Excerpts from a dataset:
┄┄┄┄┄┄
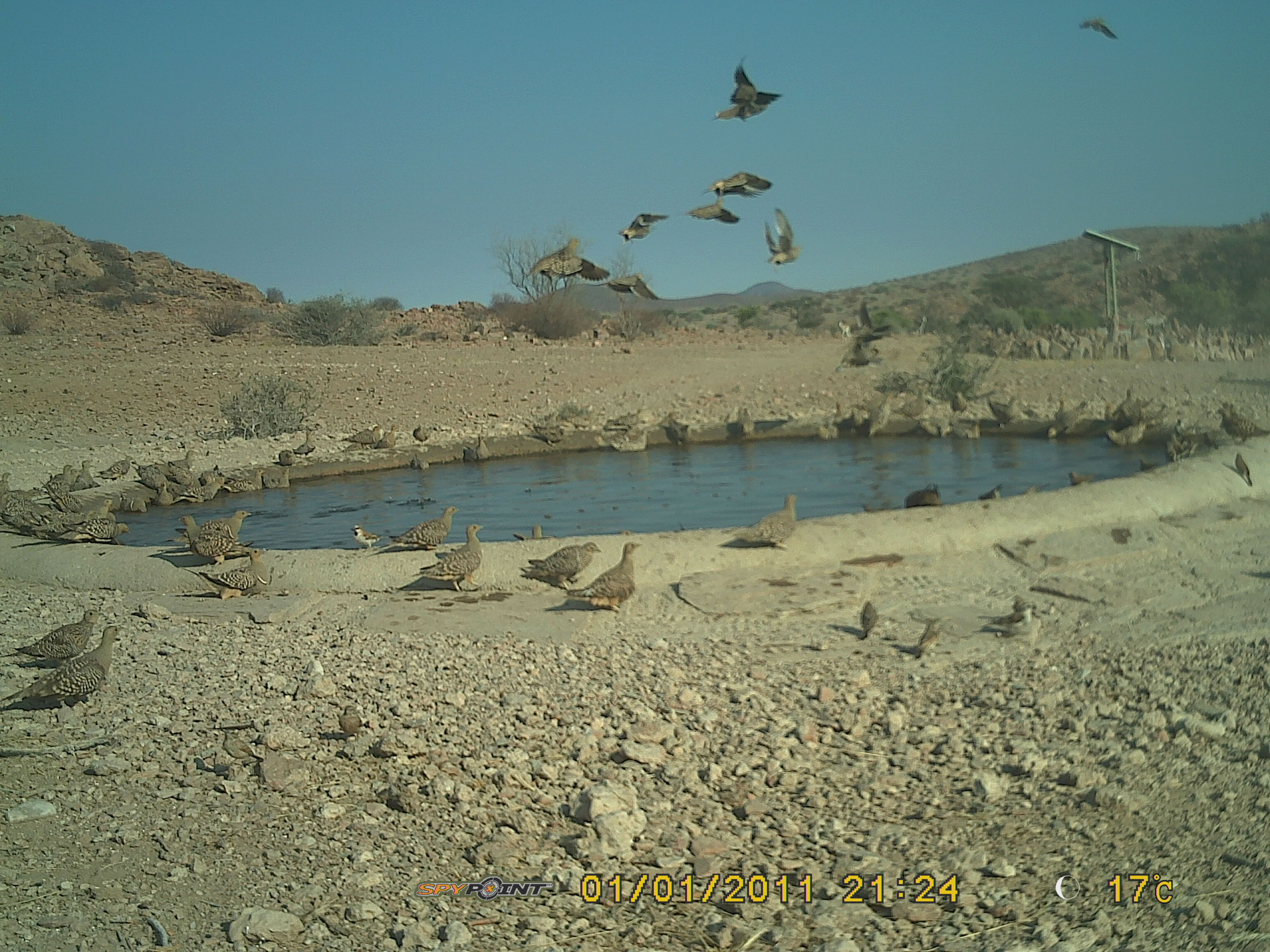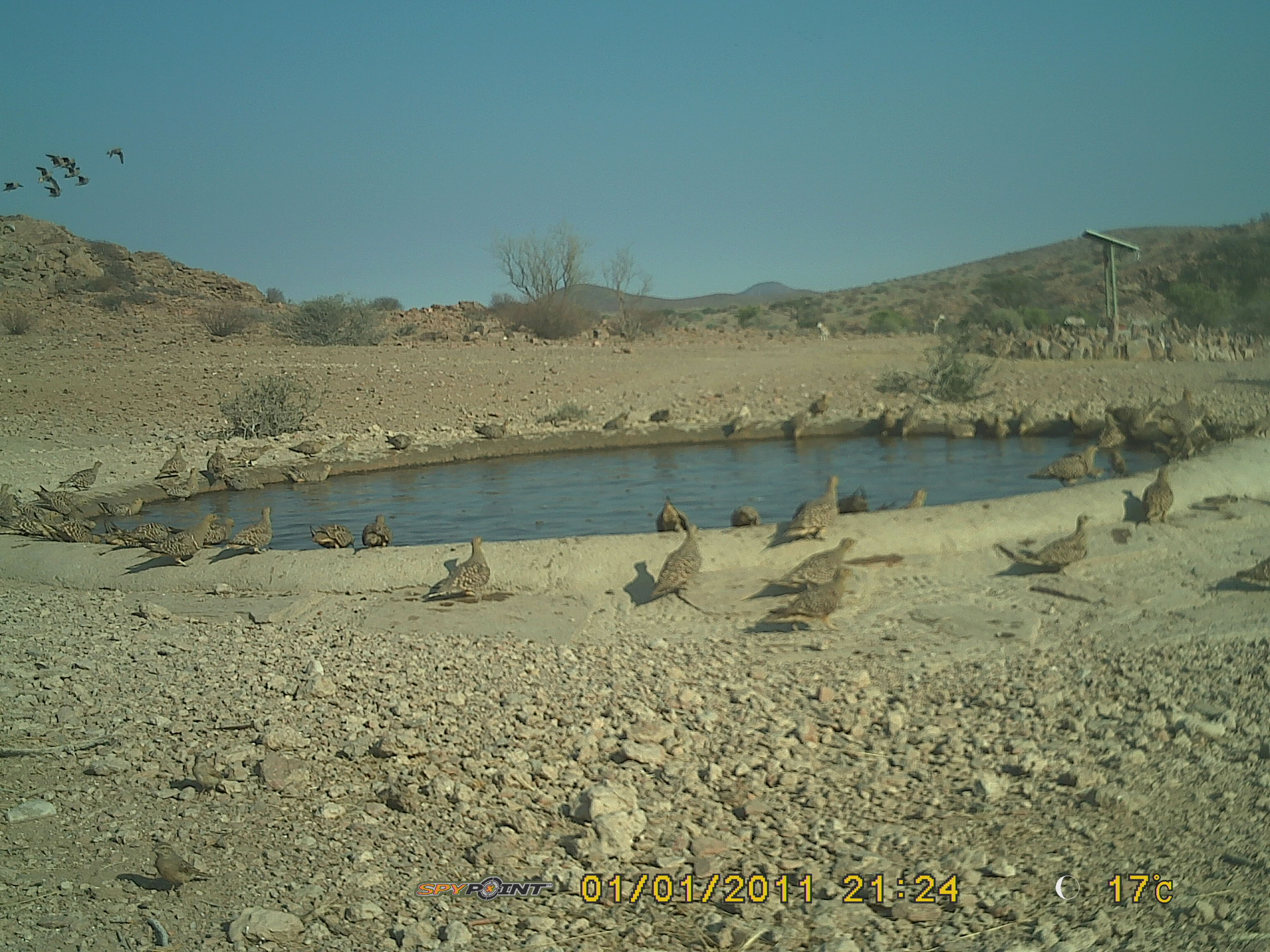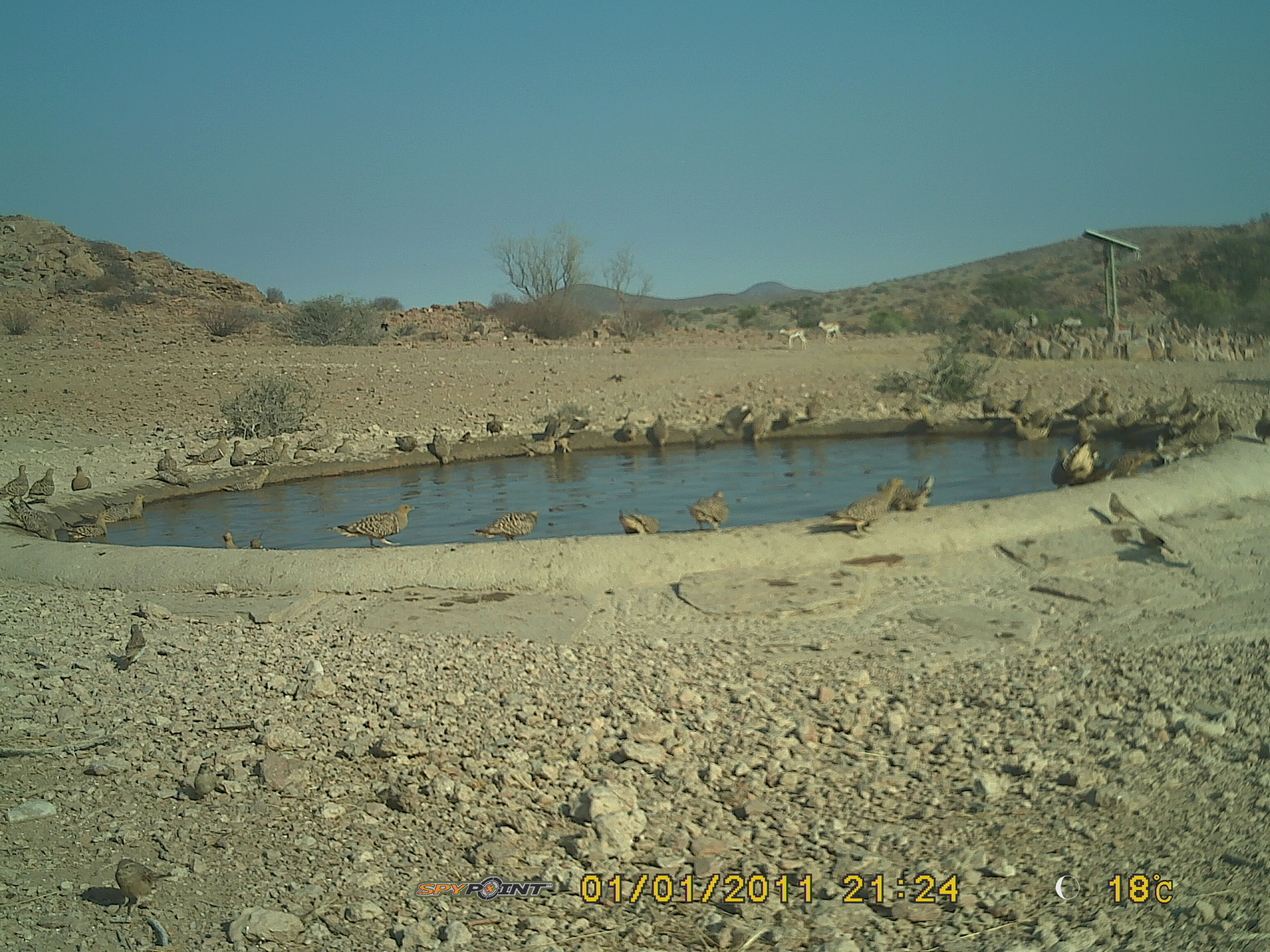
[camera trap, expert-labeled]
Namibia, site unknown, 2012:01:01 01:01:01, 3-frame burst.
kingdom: Animalia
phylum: Chordata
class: Aves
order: Pterocliformes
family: Pteroclidae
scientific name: Pteroclidae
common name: sandgrouse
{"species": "Pteroclidae (sandgrouse)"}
┄┄┄┄┄┄
▸ Aim of the task:
Nothing but the lines from the one with "kingdom: Animalia" through the final line of the records above should appear, each copied exactly.

▸ Solution:
kingdom: Animalia
phylum: Chordata
class: Aves
order: Pterocliformes
family: Pteroclidae
scientific name: Pteroclidae
common name: sandgrouse
{"species": "Pteroclidae (sandgrouse)"}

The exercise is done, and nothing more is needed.